Le Suisse, pour son retour à Paris dimanche après trois ans d’absence, s’est offert une victoire facile (6-2, 6-4, 6-4) face à l’Italien Lorenzo Sonego. L’occasion de montrer une créativité intacte.
Roger Federer, dimanche porte d'Auteuil. (Photo Christian Hartmann. Reurters)
publié le 26 mai 2019 à 20h36

Assister au grand retour Porte d'Auteuil du Suisse Roger Federer après un carême de trois ans, c'est s'offrir un merveilleux moment de civilisation. Dans les travées de Roland-Garros, l'actuel 3e mondial est une rock-star, dont on chante le nom à chaque entraînement et qui change parfois ceux qu'il croise en statues de sel. Mais il en va tout différemment lors de ses matchs. Là, les bonnes manières effacent l'expression brute des passions des hommes : respect pour tout le monde, distance et considération polie même si la ferveur sourd - la tenue de la note plutôt que le volume - pour qui sait l'entendre.

Promis au sacrifice dimanche en milieu d’après-midi sur un court Philippe-Chatrier rempli jusqu’aux cintres, Lorenzo Sonego, un grand (1,91 mètre) Turinois ayant découvert le tennis à 11 ans avant d’arracher ses premiers points sur le circuit ATP à 19, a ainsi eu la surprise de se voir chaleureusement soutenu par le public à chaque fois qu’il a dû faire face à des balles de break, c’est-à-dire souvent : du coup, il a quitté le court (et le tournoi, victoire du Suisse 6-2, 6-4, 6-4) avec un sourire jusqu’aux oreilles.

> OBJECTIF DE L'EXERCICE
Reprenez l'article consacré au retour de Roger Federer à Roland-Garros en enchaînant directement sur sa dernière phrase.

[Données enregistrées]
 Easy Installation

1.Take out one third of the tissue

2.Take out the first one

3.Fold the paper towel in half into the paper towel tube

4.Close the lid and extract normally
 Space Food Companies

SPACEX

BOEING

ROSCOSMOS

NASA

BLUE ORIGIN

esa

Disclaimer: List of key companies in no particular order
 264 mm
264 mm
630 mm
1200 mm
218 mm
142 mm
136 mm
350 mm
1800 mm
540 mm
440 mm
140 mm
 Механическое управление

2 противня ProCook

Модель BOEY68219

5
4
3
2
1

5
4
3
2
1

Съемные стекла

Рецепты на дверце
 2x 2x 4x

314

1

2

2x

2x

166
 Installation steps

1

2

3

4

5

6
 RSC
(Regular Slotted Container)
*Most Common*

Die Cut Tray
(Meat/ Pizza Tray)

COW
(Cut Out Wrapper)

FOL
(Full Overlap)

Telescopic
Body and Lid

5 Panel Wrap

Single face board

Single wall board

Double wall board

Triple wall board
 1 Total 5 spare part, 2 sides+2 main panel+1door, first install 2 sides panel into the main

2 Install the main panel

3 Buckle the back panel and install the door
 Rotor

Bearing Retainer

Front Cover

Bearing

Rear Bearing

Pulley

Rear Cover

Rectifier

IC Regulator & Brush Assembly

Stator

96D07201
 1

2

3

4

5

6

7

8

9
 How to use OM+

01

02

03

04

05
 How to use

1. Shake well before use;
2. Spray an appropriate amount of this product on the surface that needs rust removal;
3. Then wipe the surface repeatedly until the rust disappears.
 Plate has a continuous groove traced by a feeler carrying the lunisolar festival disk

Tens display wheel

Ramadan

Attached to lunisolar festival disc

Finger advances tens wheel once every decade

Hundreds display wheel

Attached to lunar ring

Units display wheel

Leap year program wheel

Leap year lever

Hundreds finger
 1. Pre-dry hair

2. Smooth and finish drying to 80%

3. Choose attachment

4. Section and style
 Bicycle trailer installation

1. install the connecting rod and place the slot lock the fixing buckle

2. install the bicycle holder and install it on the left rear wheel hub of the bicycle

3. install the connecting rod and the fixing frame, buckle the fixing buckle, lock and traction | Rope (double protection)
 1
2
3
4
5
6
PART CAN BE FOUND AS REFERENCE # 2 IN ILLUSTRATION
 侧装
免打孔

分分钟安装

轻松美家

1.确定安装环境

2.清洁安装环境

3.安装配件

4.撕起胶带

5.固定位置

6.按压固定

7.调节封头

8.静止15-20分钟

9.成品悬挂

> RÉPONSE RÉDIGÉE
Au même moment, Federer s'exprimait au micro de l'ancien joueur Cédric Pioline, recueillant les impressions du vainqueur sur le court après les matchs. Alors Roger, heureux ? «Oh oui, plutôt. Dites, ce n'était pas facile. J'ai fini par réussir à me relâcher, mais j'étais crispé au début.» Pioline : «Euh… ça ne s'est pas vu.» Federer : «Heureusement non ! Merci beaucoup à vous tous. L'accueil est sympa. Les courts sont très jolis. Ça aurait été dommage de devoir disputer ce tournoi ailleurs [il en avait été question un temps, ndlr]. J'ai mes repères, moi. J'adore venir à Paris.»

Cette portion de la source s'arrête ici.